Using a GSP sketch and calculate, I was able to show the angles congruent and corresponding sides proportional.

Let us look at the GSP sketch with a couple of the segments hidden and two specific triangles shaded.

In order to show the triangles similar it is necessary to referred to the special properties of equilateral triangles. As stated earlier, within an equilateral triangle, the centroid lies on the altitude. The centroid is 2/3 the distance to the opposite side. Therefore, AH is equal to 2/3(altitude) of the triangle.

The altitude of the equilateral triangle forms two right triangles having acute angle measures of 30 degrees and 60 degrees. By using the 30-60-90 triangle relationship, let x equal the length of the side opposite of the 30 degree angle. This segment is one-half the length of the side (AB) of the equilateral triangle.

x=1/2 AB

The side opposite the 60 degree angle is equal to the square root of 3 times x.

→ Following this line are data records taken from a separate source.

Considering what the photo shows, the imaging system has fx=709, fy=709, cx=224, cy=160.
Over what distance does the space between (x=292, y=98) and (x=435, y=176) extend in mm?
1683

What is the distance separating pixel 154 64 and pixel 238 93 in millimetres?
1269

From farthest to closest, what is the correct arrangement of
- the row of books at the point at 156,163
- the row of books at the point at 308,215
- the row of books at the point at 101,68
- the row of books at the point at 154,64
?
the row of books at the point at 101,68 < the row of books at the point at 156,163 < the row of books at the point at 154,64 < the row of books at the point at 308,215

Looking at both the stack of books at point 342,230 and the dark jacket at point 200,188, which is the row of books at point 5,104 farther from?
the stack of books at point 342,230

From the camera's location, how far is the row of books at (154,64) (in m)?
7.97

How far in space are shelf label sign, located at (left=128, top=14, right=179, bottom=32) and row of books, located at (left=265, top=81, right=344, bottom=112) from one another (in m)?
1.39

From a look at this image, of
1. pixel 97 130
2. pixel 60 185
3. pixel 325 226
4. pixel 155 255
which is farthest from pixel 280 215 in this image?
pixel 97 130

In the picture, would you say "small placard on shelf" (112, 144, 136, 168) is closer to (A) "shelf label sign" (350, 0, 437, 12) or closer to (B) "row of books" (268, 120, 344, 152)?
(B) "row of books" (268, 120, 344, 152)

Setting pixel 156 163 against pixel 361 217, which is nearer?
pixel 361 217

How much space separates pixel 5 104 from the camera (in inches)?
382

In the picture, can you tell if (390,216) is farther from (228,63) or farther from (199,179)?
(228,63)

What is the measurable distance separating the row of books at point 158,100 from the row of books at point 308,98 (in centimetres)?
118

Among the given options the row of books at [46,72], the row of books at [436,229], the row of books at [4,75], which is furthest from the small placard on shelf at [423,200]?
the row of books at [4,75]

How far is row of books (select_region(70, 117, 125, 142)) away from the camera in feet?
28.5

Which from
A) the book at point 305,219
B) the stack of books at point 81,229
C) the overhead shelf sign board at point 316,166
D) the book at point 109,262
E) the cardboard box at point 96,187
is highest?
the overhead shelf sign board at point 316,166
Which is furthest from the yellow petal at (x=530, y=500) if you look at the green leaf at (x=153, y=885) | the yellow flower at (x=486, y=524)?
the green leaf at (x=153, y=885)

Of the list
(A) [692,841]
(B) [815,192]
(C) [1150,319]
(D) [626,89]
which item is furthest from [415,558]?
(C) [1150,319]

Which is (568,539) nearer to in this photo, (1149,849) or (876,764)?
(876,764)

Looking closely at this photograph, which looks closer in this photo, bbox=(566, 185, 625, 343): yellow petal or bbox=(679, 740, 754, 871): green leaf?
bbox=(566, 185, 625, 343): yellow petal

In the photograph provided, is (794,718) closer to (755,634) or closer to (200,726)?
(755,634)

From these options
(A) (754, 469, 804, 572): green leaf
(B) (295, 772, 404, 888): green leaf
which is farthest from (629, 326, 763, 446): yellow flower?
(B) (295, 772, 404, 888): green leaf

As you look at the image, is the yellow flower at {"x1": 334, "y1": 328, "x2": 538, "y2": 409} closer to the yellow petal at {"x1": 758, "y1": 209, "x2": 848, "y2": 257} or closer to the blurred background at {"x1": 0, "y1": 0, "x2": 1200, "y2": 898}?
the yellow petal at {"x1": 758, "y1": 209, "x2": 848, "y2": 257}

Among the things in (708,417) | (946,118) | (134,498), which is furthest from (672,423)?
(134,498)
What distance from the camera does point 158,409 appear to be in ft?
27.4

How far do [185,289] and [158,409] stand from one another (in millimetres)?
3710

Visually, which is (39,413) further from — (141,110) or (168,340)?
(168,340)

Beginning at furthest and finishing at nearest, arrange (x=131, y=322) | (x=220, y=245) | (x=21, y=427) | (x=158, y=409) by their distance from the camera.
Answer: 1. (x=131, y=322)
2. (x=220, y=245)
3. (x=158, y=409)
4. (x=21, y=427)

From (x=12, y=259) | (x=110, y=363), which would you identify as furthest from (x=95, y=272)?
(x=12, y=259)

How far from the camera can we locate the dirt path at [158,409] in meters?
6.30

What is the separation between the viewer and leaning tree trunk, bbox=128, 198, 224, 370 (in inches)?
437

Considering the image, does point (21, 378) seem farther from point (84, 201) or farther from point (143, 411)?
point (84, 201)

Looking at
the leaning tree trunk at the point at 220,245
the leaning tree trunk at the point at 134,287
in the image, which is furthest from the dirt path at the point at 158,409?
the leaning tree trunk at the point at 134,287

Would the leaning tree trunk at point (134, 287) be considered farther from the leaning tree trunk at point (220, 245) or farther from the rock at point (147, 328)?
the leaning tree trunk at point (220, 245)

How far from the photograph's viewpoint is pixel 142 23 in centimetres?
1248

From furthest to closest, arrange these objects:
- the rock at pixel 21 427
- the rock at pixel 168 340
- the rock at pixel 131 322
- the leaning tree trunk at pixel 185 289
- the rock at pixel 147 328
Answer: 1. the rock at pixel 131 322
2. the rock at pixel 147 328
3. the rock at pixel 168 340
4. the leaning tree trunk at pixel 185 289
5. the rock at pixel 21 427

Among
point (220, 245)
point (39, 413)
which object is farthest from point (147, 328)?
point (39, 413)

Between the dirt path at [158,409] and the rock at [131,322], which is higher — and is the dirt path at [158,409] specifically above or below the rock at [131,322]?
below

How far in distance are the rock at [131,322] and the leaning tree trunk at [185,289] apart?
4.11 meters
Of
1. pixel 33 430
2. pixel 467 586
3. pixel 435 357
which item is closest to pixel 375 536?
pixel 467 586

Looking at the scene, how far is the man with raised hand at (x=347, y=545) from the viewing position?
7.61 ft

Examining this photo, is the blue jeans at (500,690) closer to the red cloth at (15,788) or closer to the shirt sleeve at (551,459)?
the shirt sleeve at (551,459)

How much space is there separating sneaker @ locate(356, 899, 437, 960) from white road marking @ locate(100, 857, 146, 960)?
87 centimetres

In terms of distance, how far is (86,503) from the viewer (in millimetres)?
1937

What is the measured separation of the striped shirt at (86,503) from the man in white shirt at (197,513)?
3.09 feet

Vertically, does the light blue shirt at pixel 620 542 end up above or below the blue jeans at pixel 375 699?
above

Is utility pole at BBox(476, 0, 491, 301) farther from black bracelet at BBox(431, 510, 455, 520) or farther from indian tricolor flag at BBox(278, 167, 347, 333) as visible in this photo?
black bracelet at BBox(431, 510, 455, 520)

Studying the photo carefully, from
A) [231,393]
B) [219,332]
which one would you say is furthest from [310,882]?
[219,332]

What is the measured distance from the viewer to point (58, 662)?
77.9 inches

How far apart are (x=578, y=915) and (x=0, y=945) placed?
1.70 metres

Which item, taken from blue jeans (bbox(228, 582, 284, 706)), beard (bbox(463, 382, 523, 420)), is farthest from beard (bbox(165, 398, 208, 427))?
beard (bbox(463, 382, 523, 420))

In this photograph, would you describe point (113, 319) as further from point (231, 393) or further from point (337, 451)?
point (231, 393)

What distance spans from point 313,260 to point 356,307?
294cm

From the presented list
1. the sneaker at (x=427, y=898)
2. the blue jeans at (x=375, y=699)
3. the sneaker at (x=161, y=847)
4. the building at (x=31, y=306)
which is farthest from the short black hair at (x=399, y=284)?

This segment relationship occurs with all equilateral triangles:

The ratio of the length of the segment connecting the centroid to the vertex on the altitude to a side of the equilateral triangle is square root of 3 over 1.

Segment AH and Segment AD lie on the angle bisector of the Triangle HAB and Triangle DAI. Since the angle measures of an equilateral triangle equal 60 degree, m<HAB =m< DAI = 30 degrees. Angle BAI is congruent to itself by the reflexive property, so by applying the angle addition postulate, m<HAI = m<BAD. Therefore, Triangle HAI is similar to Triangle BAD.

By stating proportional sides AB/AH = BD/HI = AI/AD = square root of 3/1.

Notice that BD corresponds to HI. This shows a relationship between a segment joining a vertex of the given (original) triangle and the remote vertex of the equilateral triangle on the opposite side and a side of Napolean's Triangle.

The same procedure would be used to show that EC/HJ equals the square root of 3/1 and BD/JI equals square root of 3/1.

For a detailed look at the proof of each pair of triangles, click here.

Based on the similarity ratios stated above:

Earlier we stated that the segments joining the vertex of the original triangle and the remote vertex of the equilateral triangle are congruent.

If BD= CE = AF, then HI = HJ = JI.

Therefore, Napolean's Triangle will always be equilateral.